BRASILIA, Jan 21 (Reuters) - The fundamentals of the Chinese economy remain solid and the recent drop in iron ore prices is temporary, Murilo Ferreira, chief executive of Vale , the world's largest iron ore miner, said on Tuesday.

Iron ore prices on the Chinese spot market have fallen 8.2 percent since the beginning of the year to $123.20 a tonne, their lowest level in six months, according to Steel Market Intelligence newsletter.

"There was a recent toughening in credit policy in China and the steel companies were certainly affected," Ferreira told reporters after a meeting at Brazil's Mines and Energy Ministry.

"The companies have ended up working with lower stocks, but that is a transitory position," he said.

China is the world's largest steelmaker and also the largest purchaser of iron ore, the main raw material for making steel.

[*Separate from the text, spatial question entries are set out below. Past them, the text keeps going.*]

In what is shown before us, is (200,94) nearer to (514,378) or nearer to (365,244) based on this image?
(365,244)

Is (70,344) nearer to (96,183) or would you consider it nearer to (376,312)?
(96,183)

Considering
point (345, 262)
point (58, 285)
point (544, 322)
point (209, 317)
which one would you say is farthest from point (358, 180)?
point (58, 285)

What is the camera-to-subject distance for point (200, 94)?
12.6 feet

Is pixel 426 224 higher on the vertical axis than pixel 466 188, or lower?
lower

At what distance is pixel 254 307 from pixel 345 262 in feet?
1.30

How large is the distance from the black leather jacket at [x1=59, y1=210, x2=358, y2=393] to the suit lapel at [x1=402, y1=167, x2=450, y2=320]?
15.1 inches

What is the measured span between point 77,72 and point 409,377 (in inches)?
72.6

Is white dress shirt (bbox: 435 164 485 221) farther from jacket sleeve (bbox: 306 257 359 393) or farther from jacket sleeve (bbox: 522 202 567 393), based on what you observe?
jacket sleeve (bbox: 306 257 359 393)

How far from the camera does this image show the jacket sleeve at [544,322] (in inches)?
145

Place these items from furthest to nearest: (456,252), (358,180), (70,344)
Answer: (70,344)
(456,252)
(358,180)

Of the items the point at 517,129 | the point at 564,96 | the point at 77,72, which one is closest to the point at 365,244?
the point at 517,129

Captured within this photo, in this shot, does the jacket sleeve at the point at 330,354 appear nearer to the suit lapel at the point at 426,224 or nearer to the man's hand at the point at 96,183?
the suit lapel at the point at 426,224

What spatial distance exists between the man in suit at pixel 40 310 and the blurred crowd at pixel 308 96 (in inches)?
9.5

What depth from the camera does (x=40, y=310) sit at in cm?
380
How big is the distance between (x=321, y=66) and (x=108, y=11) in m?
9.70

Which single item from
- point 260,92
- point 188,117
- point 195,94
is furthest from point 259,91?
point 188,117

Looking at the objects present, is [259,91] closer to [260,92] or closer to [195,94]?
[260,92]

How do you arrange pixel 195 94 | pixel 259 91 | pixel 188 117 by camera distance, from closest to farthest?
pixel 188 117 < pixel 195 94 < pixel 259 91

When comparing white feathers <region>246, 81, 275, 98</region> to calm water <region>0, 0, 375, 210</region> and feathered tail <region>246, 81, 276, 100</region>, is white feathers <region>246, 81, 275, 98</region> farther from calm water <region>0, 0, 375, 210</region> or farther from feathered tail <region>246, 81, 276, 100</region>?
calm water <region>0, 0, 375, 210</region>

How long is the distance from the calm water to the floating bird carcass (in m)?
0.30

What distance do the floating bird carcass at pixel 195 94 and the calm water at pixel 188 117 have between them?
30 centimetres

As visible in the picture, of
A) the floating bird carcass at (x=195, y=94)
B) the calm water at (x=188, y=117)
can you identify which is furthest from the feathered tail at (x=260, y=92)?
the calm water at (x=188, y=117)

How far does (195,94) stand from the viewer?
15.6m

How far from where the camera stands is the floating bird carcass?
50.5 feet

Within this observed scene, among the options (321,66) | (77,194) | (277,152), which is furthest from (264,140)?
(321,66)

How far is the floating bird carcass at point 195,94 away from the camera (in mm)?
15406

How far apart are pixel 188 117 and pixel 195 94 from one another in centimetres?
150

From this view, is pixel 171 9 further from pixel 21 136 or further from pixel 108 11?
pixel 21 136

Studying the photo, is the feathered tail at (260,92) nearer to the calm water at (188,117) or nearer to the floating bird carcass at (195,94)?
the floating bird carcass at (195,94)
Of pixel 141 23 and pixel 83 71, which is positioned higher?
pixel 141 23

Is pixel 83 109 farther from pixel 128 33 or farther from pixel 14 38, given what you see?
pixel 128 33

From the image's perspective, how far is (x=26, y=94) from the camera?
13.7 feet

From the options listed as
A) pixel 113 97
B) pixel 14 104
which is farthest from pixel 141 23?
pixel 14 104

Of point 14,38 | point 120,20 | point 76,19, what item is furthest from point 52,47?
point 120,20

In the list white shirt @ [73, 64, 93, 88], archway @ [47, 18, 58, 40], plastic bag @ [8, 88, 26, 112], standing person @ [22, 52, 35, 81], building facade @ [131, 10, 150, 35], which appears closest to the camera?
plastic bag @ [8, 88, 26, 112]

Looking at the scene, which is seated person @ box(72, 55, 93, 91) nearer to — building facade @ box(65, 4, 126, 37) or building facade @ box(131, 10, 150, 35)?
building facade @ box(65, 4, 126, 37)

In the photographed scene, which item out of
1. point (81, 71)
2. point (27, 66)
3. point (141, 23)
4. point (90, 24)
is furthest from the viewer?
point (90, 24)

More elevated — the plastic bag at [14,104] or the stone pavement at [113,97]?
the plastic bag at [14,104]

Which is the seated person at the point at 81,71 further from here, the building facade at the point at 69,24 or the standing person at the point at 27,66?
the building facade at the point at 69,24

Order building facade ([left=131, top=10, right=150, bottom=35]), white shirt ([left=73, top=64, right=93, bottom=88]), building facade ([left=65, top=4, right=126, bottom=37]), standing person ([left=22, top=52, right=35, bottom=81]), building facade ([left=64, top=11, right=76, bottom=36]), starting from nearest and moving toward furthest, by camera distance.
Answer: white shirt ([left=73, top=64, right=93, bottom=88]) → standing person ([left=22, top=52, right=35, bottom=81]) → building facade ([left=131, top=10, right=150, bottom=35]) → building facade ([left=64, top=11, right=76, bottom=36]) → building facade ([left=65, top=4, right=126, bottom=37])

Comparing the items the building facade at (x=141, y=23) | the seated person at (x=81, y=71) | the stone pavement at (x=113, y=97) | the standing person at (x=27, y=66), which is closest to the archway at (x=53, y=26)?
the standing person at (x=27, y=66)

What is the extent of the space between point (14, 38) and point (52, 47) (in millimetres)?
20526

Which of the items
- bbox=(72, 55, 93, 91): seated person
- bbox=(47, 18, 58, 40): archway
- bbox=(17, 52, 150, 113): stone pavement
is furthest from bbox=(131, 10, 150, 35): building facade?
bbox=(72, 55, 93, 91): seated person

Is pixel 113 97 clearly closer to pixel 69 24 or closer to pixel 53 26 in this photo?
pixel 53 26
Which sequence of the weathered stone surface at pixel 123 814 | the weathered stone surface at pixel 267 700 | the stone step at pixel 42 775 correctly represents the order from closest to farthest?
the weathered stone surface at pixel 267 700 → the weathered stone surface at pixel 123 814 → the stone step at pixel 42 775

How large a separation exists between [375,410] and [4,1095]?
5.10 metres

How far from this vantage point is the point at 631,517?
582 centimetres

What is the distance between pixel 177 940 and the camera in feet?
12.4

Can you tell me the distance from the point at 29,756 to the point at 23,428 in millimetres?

The economy of China, Vale's largest market, grew 7.7 percent in 2013, its slowest performance in 13 years.

Chinese steel and iron ore futures slid on Tuesday, reflecting thin demand from the world's top consumer of the two commodities that has also resulted in spot iron ore prices falling by 7 percent this month.

Tighter access to loans and slow steel demand are keeping Chinese steel makers from replenishing iron ore inventories ahead of the week-long Lunar New Year break.

Vale, the world's No. 2 mining company, announced in December it had lowered its investment budget for a third straight year to focus expansion on its main iron ore business.

Ferreira said the S11D, or Serra Azul, mine expansion at its giant Carajas iron ore complex in the Amazonian state of Para in Brazil is advancing rapidly and work there is 48 percent completed.